The seven-seat interior can be configured in different ways to suit most needs. The third-row seats are only big enough for children, but there’s enough head and legroom for adults elsewhere in the spacious cabin – and no other off-road vehicle offers this much room at such a low price.
Practicality & boot space
As you’d expect from an SUV, the SsangYong Rexton has plenty of boot space. It can store 248 litres of luggage, but fold the rear seats down and the 1,338 litres of space that’s freed up rivals even the most spacious estate cars and 4x4s. You do have to remove the annoying headrests to do this and you'll also find the fairly high load lip gets in the way when you’re lifting heavy items into the boot.
A large glovebox, cubbyholes and storage boxes offer plenty of room to keep your items. This car should also be an attractive option for caravanners, because its capable four-wheel-drive system enables it to haul an impressive three tonnes.
Reliability & safety
We don’t know how the SsangYong Rexton will handle a crash, because it hasn’t been tested independently by Euro NCAP yet, but all models do get front and side airbags. Breakdowns shouldn’t be a concern either, as this is a fairly rugged and reliable car – but be warned that the materials inside could wear down with heavy use over time. We wouldn’t worry too much, though, as SsangYong’s unlimited-mileage warranty covers you against any faults during the first five years.

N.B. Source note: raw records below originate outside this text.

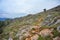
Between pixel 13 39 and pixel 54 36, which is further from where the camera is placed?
pixel 13 39

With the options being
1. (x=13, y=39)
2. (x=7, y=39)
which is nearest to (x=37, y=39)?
(x=13, y=39)

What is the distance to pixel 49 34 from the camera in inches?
2613

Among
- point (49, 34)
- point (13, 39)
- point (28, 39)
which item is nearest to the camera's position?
point (49, 34)

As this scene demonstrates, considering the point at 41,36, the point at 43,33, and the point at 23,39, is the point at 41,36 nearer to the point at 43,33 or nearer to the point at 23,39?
the point at 43,33

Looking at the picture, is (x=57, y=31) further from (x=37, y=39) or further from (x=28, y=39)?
(x=28, y=39)

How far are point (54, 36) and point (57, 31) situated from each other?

Price, value for money & options
With prices starting at from just under £23,000, there's no denying the SsangYong Rexton is very good value for money. It’s as big as a Toyota Land Cruiser, but its affordable price tag comes close to that of smaller cars like the Volkswagen Tiguan and Kia Sportage. That money gets you air-conditioning, 16-inch alloy wheels, seven seats and keyless entry.
However, look closer and you'll find some cheap cabin fittings that do reflect the budget price, whilst the optional sat nav isn't great. You won’t get much money for the car on the used market after three years, either, but the five-year unlimited mileage warranty should go some way to make up for that.